Extracted information:
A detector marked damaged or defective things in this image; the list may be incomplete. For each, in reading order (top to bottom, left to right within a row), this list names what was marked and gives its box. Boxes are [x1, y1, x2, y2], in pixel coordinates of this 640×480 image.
---
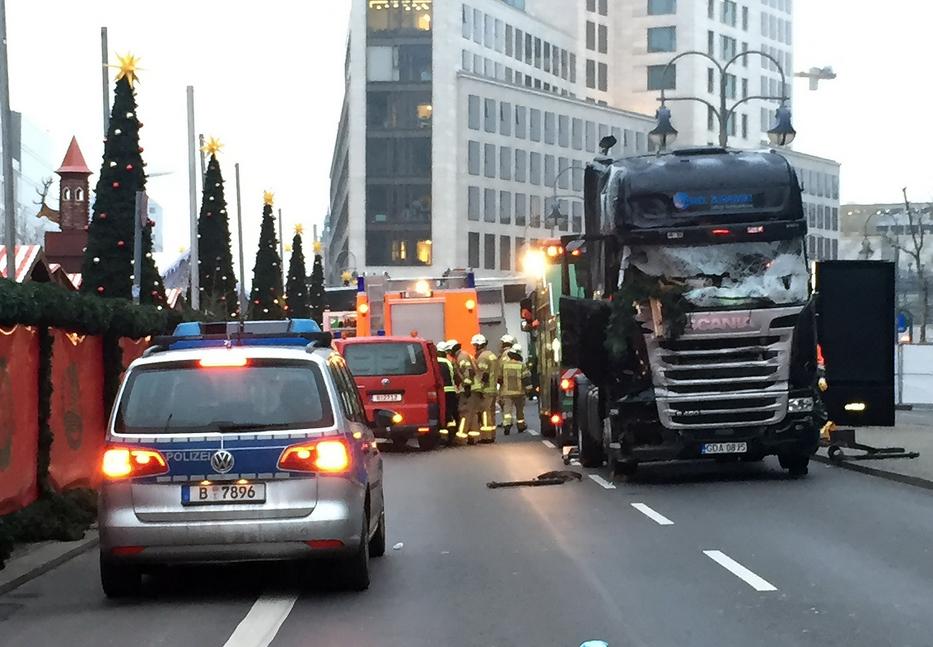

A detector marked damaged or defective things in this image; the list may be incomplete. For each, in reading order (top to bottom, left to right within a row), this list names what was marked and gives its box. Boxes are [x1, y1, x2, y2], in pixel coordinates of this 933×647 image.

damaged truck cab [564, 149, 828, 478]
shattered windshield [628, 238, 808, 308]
---
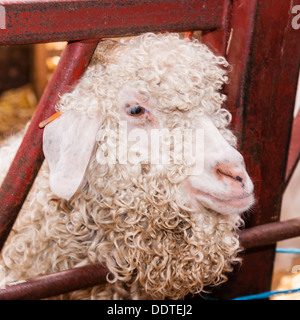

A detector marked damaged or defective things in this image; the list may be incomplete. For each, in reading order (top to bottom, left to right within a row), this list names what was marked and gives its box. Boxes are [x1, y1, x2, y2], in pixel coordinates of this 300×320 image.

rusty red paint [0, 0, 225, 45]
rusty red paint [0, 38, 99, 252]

Requirements: Rewrite the lines of the records above, starting with the line that contains "this 300×320 image." and going on through the line that contains "rusty red paint [0, 0, 225, 45]", with "damaged or defective" changed to "broken or faulty" and everything else left unchanged. Give only those lines.

Completed exercise:
A detector marked broken or faulty things in this image; the list may be incomplete. For each, in reading order (top to bottom, left to right within a row), this list names what was marked and gives its box. Boxes are [x1, y1, x2, y2], in pixel coordinates of this 300×320 image.

rusty red paint [0, 0, 225, 45]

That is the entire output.